To Boldly Go Where No Backhoe Has Gone Before – Well, on our block, anyway.

Where was I? Oh, yes, out on the 250 acres of wilderness block in the Northern Territory, aiming between two trees in a backhoe I’d only taught myself to drive that morning, putting a road in down to the flatland below the steep hill.

Fortunately a backhoe is a fairly slow-going machine, although it does speed up on a steep incline, and this was steep. The bucket down and scraping along the surface acted as a brake and I was able to keep between the trees. It was a job that needed repeating several times to scrape down to clear earth, but that first time through the maze and all the way down the hill to level ground felt good. I hadn’t taken out a single tree (I like trees and our intention with the block was to enjoy the wilderness).

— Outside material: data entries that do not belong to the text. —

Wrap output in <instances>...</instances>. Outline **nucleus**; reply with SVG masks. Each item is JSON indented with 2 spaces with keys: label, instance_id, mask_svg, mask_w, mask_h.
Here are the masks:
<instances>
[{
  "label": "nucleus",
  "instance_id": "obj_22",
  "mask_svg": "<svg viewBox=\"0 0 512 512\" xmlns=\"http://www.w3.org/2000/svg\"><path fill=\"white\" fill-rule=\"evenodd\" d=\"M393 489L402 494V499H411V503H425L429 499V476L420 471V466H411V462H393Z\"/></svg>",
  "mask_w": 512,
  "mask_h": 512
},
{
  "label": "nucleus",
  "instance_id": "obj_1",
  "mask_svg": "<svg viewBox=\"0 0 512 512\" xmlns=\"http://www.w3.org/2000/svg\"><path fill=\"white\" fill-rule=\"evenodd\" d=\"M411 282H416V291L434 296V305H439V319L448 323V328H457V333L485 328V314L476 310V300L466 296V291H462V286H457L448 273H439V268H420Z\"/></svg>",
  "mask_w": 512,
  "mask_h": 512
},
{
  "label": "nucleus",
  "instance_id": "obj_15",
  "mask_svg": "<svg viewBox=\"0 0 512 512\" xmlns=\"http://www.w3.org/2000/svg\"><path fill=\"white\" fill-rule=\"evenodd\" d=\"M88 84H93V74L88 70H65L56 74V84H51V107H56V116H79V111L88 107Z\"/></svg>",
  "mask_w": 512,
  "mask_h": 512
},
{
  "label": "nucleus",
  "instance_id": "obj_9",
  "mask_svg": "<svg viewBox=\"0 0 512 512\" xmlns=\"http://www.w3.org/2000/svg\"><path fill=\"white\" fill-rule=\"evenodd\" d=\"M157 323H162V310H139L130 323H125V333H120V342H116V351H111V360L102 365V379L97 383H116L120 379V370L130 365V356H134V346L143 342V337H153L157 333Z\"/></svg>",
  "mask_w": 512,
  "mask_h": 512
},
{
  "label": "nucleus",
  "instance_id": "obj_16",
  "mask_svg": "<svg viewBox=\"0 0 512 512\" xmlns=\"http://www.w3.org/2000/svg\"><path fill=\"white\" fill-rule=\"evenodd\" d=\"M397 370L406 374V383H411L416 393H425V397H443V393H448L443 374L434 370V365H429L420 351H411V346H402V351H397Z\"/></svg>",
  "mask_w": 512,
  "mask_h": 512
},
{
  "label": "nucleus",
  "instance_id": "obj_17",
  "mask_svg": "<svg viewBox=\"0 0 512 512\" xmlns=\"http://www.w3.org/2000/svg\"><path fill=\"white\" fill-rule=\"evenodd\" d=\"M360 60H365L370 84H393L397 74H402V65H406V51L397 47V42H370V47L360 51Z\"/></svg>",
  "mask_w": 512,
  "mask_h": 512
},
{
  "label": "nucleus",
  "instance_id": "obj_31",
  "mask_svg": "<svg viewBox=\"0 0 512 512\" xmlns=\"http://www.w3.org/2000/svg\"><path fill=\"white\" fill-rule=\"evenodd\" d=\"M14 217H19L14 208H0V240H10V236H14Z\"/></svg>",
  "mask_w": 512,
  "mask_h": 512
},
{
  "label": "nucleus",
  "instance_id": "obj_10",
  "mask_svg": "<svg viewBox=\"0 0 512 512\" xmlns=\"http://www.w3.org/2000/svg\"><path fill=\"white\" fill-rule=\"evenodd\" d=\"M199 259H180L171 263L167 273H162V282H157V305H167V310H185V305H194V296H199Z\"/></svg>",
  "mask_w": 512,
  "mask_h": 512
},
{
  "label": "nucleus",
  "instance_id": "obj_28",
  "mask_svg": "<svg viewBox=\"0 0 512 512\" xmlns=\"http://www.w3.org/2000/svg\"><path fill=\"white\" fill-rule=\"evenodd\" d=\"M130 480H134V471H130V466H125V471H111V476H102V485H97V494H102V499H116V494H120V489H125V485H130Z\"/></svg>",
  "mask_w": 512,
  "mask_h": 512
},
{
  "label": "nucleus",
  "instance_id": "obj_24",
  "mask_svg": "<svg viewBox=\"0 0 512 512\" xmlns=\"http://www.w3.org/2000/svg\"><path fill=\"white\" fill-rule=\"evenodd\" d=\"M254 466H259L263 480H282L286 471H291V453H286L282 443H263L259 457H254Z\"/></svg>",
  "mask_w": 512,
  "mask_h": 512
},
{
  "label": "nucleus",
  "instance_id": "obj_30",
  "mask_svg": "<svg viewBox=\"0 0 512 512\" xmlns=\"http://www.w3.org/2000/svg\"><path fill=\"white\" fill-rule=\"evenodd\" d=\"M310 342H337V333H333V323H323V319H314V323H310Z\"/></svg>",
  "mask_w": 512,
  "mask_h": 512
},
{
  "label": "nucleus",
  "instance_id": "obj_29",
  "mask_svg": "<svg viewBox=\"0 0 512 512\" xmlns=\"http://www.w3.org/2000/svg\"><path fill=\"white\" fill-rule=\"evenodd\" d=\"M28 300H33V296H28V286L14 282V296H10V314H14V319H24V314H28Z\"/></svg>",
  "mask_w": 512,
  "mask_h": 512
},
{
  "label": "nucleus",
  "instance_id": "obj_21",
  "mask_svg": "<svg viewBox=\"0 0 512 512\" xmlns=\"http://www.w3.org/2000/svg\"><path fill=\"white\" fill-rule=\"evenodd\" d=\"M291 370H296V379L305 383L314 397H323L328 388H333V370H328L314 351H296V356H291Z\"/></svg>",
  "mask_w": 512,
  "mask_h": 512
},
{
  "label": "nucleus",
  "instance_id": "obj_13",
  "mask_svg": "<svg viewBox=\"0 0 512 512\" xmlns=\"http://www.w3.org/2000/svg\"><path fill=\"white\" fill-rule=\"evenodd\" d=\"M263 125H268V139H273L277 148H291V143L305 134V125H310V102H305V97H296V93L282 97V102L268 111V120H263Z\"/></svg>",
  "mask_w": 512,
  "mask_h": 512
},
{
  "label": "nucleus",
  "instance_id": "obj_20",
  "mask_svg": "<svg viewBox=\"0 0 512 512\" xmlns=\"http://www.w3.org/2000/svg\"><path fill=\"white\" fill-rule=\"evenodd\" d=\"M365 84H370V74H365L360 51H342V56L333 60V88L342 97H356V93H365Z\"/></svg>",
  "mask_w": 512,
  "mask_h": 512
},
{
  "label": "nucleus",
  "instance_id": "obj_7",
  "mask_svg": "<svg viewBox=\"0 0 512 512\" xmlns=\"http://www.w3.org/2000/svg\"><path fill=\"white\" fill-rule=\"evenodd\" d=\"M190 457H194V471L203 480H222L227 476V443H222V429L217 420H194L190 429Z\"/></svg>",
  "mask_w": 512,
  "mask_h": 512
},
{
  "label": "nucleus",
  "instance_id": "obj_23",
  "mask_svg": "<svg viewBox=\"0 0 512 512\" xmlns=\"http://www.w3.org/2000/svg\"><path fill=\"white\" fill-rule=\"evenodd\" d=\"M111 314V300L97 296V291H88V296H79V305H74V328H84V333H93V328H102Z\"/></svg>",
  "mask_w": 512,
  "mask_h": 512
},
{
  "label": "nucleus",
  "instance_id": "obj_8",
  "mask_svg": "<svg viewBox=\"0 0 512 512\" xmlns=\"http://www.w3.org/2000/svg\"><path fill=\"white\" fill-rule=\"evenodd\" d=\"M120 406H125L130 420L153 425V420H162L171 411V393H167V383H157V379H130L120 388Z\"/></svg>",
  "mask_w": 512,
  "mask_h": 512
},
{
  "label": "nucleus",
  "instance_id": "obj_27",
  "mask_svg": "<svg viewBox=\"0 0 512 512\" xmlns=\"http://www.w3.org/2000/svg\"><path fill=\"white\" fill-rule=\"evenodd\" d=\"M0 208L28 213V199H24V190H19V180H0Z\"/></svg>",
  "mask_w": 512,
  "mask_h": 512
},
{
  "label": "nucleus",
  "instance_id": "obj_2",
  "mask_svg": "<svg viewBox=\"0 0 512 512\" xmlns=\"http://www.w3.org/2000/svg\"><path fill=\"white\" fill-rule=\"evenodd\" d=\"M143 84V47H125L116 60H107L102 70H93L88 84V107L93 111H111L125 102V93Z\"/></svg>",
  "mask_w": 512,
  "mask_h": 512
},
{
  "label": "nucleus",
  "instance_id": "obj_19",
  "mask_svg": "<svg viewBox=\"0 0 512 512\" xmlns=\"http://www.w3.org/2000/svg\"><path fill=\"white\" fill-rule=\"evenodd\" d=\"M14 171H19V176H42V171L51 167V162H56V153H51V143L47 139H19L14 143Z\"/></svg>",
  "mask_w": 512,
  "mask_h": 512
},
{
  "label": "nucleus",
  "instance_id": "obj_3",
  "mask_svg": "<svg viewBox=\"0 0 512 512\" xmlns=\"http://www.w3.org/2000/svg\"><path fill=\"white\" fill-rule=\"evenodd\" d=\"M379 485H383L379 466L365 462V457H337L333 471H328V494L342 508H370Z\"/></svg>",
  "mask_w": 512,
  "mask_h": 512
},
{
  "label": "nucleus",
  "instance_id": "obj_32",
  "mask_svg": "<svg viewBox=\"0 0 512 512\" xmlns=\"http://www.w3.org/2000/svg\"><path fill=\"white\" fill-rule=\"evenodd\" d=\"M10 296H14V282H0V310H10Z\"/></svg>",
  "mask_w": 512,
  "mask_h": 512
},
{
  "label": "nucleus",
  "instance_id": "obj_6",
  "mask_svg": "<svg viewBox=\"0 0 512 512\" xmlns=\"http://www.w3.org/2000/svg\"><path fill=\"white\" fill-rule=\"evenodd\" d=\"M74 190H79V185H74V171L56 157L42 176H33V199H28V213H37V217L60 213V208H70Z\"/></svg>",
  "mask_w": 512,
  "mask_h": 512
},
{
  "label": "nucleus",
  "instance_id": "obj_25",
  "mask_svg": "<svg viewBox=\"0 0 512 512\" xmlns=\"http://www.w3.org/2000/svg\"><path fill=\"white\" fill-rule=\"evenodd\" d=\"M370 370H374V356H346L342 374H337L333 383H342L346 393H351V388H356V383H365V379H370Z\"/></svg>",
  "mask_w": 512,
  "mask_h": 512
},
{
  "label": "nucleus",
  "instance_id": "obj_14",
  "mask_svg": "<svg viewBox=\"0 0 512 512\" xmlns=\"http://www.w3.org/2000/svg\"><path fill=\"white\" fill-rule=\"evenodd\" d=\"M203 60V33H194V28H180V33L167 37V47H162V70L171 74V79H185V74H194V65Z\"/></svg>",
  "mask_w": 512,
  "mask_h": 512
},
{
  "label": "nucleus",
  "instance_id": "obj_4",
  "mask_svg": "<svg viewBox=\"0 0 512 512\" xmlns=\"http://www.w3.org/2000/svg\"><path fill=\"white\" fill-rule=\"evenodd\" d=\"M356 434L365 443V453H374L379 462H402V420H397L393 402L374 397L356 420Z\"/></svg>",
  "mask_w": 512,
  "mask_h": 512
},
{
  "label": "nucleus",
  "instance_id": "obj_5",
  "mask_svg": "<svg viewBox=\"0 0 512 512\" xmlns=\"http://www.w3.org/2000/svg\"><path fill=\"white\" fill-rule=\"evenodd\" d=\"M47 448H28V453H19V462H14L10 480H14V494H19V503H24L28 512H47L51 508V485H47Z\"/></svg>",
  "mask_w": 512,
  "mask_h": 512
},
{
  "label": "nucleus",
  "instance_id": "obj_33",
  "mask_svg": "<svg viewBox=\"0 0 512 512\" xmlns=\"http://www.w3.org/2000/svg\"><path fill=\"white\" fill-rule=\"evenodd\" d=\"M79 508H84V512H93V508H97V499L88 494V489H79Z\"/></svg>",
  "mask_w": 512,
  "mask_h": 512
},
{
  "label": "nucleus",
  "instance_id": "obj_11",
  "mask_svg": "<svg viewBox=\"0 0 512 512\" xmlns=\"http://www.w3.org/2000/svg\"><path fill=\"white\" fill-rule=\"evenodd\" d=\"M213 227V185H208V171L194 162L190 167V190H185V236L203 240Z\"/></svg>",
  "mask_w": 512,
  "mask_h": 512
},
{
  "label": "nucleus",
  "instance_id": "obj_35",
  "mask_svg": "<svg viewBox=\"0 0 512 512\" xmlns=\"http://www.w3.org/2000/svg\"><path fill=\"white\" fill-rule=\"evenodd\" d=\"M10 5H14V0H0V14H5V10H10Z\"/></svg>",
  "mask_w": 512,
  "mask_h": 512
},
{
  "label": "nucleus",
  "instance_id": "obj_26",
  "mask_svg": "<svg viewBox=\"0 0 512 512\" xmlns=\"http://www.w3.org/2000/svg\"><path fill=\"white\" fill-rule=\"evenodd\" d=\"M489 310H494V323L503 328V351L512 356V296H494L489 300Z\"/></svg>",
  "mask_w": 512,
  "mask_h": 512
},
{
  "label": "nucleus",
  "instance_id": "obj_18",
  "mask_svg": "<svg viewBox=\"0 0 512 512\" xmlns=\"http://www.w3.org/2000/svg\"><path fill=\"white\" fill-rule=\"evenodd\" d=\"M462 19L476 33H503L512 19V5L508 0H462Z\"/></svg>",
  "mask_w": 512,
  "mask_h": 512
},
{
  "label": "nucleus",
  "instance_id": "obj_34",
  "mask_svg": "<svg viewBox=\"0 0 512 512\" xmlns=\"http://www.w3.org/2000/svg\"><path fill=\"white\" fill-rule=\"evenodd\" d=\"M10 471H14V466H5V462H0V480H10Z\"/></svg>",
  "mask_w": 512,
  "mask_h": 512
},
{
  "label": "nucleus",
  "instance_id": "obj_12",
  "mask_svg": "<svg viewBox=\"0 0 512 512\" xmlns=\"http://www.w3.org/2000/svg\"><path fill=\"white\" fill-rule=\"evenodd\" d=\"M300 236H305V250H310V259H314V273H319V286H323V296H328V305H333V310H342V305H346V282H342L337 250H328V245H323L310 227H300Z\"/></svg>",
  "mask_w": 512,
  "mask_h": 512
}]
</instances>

Turning around, of course, meant I had to come back up again. That was actually scarier. I kept everything low because the feeling was, if the bucket had been up, the whole lot might have tumbled over backwards.

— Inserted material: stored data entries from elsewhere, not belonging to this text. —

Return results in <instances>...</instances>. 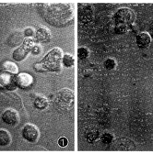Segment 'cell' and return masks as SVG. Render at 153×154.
Instances as JSON below:
<instances>
[{
    "label": "cell",
    "instance_id": "cell-1",
    "mask_svg": "<svg viewBox=\"0 0 153 154\" xmlns=\"http://www.w3.org/2000/svg\"><path fill=\"white\" fill-rule=\"evenodd\" d=\"M63 51L60 48H54L50 51L44 59L34 65V69L37 72H57L61 69L63 63Z\"/></svg>",
    "mask_w": 153,
    "mask_h": 154
},
{
    "label": "cell",
    "instance_id": "cell-2",
    "mask_svg": "<svg viewBox=\"0 0 153 154\" xmlns=\"http://www.w3.org/2000/svg\"><path fill=\"white\" fill-rule=\"evenodd\" d=\"M54 106L60 111H67L74 105V93L69 89H62L56 93L53 100Z\"/></svg>",
    "mask_w": 153,
    "mask_h": 154
},
{
    "label": "cell",
    "instance_id": "cell-3",
    "mask_svg": "<svg viewBox=\"0 0 153 154\" xmlns=\"http://www.w3.org/2000/svg\"><path fill=\"white\" fill-rule=\"evenodd\" d=\"M134 19H135V14L133 10L124 8L119 9L114 14V20H116L117 28H125L127 25H130Z\"/></svg>",
    "mask_w": 153,
    "mask_h": 154
},
{
    "label": "cell",
    "instance_id": "cell-4",
    "mask_svg": "<svg viewBox=\"0 0 153 154\" xmlns=\"http://www.w3.org/2000/svg\"><path fill=\"white\" fill-rule=\"evenodd\" d=\"M35 45V41L32 40L31 38H25L23 41L21 46L20 48L16 49L13 53H12V57L13 59L16 62H21L23 61L25 58L27 57V55L29 54L30 51H31L33 46Z\"/></svg>",
    "mask_w": 153,
    "mask_h": 154
},
{
    "label": "cell",
    "instance_id": "cell-5",
    "mask_svg": "<svg viewBox=\"0 0 153 154\" xmlns=\"http://www.w3.org/2000/svg\"><path fill=\"white\" fill-rule=\"evenodd\" d=\"M110 149L113 151H133L136 149V145L130 140L117 139L112 142Z\"/></svg>",
    "mask_w": 153,
    "mask_h": 154
},
{
    "label": "cell",
    "instance_id": "cell-6",
    "mask_svg": "<svg viewBox=\"0 0 153 154\" xmlns=\"http://www.w3.org/2000/svg\"><path fill=\"white\" fill-rule=\"evenodd\" d=\"M0 86L8 91L15 90L18 87L16 83V76L13 73L6 71L0 72Z\"/></svg>",
    "mask_w": 153,
    "mask_h": 154
},
{
    "label": "cell",
    "instance_id": "cell-7",
    "mask_svg": "<svg viewBox=\"0 0 153 154\" xmlns=\"http://www.w3.org/2000/svg\"><path fill=\"white\" fill-rule=\"evenodd\" d=\"M40 136V132L34 125L26 124L22 129V137L30 143H35Z\"/></svg>",
    "mask_w": 153,
    "mask_h": 154
},
{
    "label": "cell",
    "instance_id": "cell-8",
    "mask_svg": "<svg viewBox=\"0 0 153 154\" xmlns=\"http://www.w3.org/2000/svg\"><path fill=\"white\" fill-rule=\"evenodd\" d=\"M2 120L5 124L9 126H16L20 122V116L14 109H7L2 114Z\"/></svg>",
    "mask_w": 153,
    "mask_h": 154
},
{
    "label": "cell",
    "instance_id": "cell-9",
    "mask_svg": "<svg viewBox=\"0 0 153 154\" xmlns=\"http://www.w3.org/2000/svg\"><path fill=\"white\" fill-rule=\"evenodd\" d=\"M16 83H17V86L18 88L26 89L32 85L33 79H32L31 75H30L29 73L21 72L16 76Z\"/></svg>",
    "mask_w": 153,
    "mask_h": 154
},
{
    "label": "cell",
    "instance_id": "cell-10",
    "mask_svg": "<svg viewBox=\"0 0 153 154\" xmlns=\"http://www.w3.org/2000/svg\"><path fill=\"white\" fill-rule=\"evenodd\" d=\"M35 38L36 41L39 42H49L52 38V34L48 29L41 27L35 32Z\"/></svg>",
    "mask_w": 153,
    "mask_h": 154
},
{
    "label": "cell",
    "instance_id": "cell-11",
    "mask_svg": "<svg viewBox=\"0 0 153 154\" xmlns=\"http://www.w3.org/2000/svg\"><path fill=\"white\" fill-rule=\"evenodd\" d=\"M136 41H137V44L139 48L146 49L149 46V44L151 42V38H150V35L148 33L141 32V33H138L137 35Z\"/></svg>",
    "mask_w": 153,
    "mask_h": 154
},
{
    "label": "cell",
    "instance_id": "cell-12",
    "mask_svg": "<svg viewBox=\"0 0 153 154\" xmlns=\"http://www.w3.org/2000/svg\"><path fill=\"white\" fill-rule=\"evenodd\" d=\"M23 35L21 34L20 31L15 32L13 33L10 37H9V40H8V44L12 47H15L17 45L20 44L22 41H23Z\"/></svg>",
    "mask_w": 153,
    "mask_h": 154
},
{
    "label": "cell",
    "instance_id": "cell-13",
    "mask_svg": "<svg viewBox=\"0 0 153 154\" xmlns=\"http://www.w3.org/2000/svg\"><path fill=\"white\" fill-rule=\"evenodd\" d=\"M33 105L37 109H44L48 106V100L44 95H38L33 102Z\"/></svg>",
    "mask_w": 153,
    "mask_h": 154
},
{
    "label": "cell",
    "instance_id": "cell-14",
    "mask_svg": "<svg viewBox=\"0 0 153 154\" xmlns=\"http://www.w3.org/2000/svg\"><path fill=\"white\" fill-rule=\"evenodd\" d=\"M11 142V136L8 131L5 129H0V146L5 147L9 145Z\"/></svg>",
    "mask_w": 153,
    "mask_h": 154
},
{
    "label": "cell",
    "instance_id": "cell-15",
    "mask_svg": "<svg viewBox=\"0 0 153 154\" xmlns=\"http://www.w3.org/2000/svg\"><path fill=\"white\" fill-rule=\"evenodd\" d=\"M3 69L6 71V72H8L10 73H13V74H16L18 73V66L12 63V62H9V61H7L3 63Z\"/></svg>",
    "mask_w": 153,
    "mask_h": 154
},
{
    "label": "cell",
    "instance_id": "cell-16",
    "mask_svg": "<svg viewBox=\"0 0 153 154\" xmlns=\"http://www.w3.org/2000/svg\"><path fill=\"white\" fill-rule=\"evenodd\" d=\"M63 64L66 66V67H71L74 65L75 63V59H74V57L70 54H64L63 56Z\"/></svg>",
    "mask_w": 153,
    "mask_h": 154
},
{
    "label": "cell",
    "instance_id": "cell-17",
    "mask_svg": "<svg viewBox=\"0 0 153 154\" xmlns=\"http://www.w3.org/2000/svg\"><path fill=\"white\" fill-rule=\"evenodd\" d=\"M90 54V51L87 48H80L78 50V56L80 60H84L86 58L89 56Z\"/></svg>",
    "mask_w": 153,
    "mask_h": 154
},
{
    "label": "cell",
    "instance_id": "cell-18",
    "mask_svg": "<svg viewBox=\"0 0 153 154\" xmlns=\"http://www.w3.org/2000/svg\"><path fill=\"white\" fill-rule=\"evenodd\" d=\"M104 66L106 69L108 70H112L113 68H116V63L113 59H107L104 63Z\"/></svg>",
    "mask_w": 153,
    "mask_h": 154
},
{
    "label": "cell",
    "instance_id": "cell-19",
    "mask_svg": "<svg viewBox=\"0 0 153 154\" xmlns=\"http://www.w3.org/2000/svg\"><path fill=\"white\" fill-rule=\"evenodd\" d=\"M102 141L103 143H112V136L109 133H104L102 136Z\"/></svg>",
    "mask_w": 153,
    "mask_h": 154
},
{
    "label": "cell",
    "instance_id": "cell-20",
    "mask_svg": "<svg viewBox=\"0 0 153 154\" xmlns=\"http://www.w3.org/2000/svg\"><path fill=\"white\" fill-rule=\"evenodd\" d=\"M41 48H42L41 46L35 44V45L33 46V48H32V50H31V52L33 55H39V54L41 53V51H42V49H41Z\"/></svg>",
    "mask_w": 153,
    "mask_h": 154
},
{
    "label": "cell",
    "instance_id": "cell-21",
    "mask_svg": "<svg viewBox=\"0 0 153 154\" xmlns=\"http://www.w3.org/2000/svg\"><path fill=\"white\" fill-rule=\"evenodd\" d=\"M23 34H24V36L31 38V37H32V36H34V35H35V32H34V29H31V28H28V29H26L24 30Z\"/></svg>",
    "mask_w": 153,
    "mask_h": 154
},
{
    "label": "cell",
    "instance_id": "cell-22",
    "mask_svg": "<svg viewBox=\"0 0 153 154\" xmlns=\"http://www.w3.org/2000/svg\"><path fill=\"white\" fill-rule=\"evenodd\" d=\"M67 144H68V140L67 138L62 137L58 140V145L60 147H66V146H67Z\"/></svg>",
    "mask_w": 153,
    "mask_h": 154
}]
</instances>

That night, Greg returned home to find the backhoe missing. Fortunately, I wasn’t missing with it, and I could show him what I had done with the road down the hill – and point out the backhoe on the way. 😀

As it was after dark when Greg got home, we drove the length of my road by car with the headlights on. Greg was quite impressed. The road stretched almost one km (about half a mile). Returning up the hill to our campsite, Greg noticed the same issue I had with the steepness of the hill. Knowing I had run up and down several times, he asked the obvious question.

“How did you get the backhoe up each time? Did you drive it up backwards?”

“No,” I replied.

“Bloody hell,” he replied, “I would have.”

So, where was the backhoe?

*

It was down by the first creek. Getting adventurous and wanting to extend the road further, I’d driven it into a field of mud and bogged it – Four times! How I got it out each time by myself, until nightfall forced me to quit on the final one, is the topic of my next post on our wilderness Living.

Quite a full first day driving the backhoe and it was fun!

How does any of this fit in with writing? This is the block where I lived off-grid and without a house for nearly five years, where I wrote in perfect isolation, and where my sci-fi Khekarian series came into being – complete with wilderness planets born from love of wilderness living.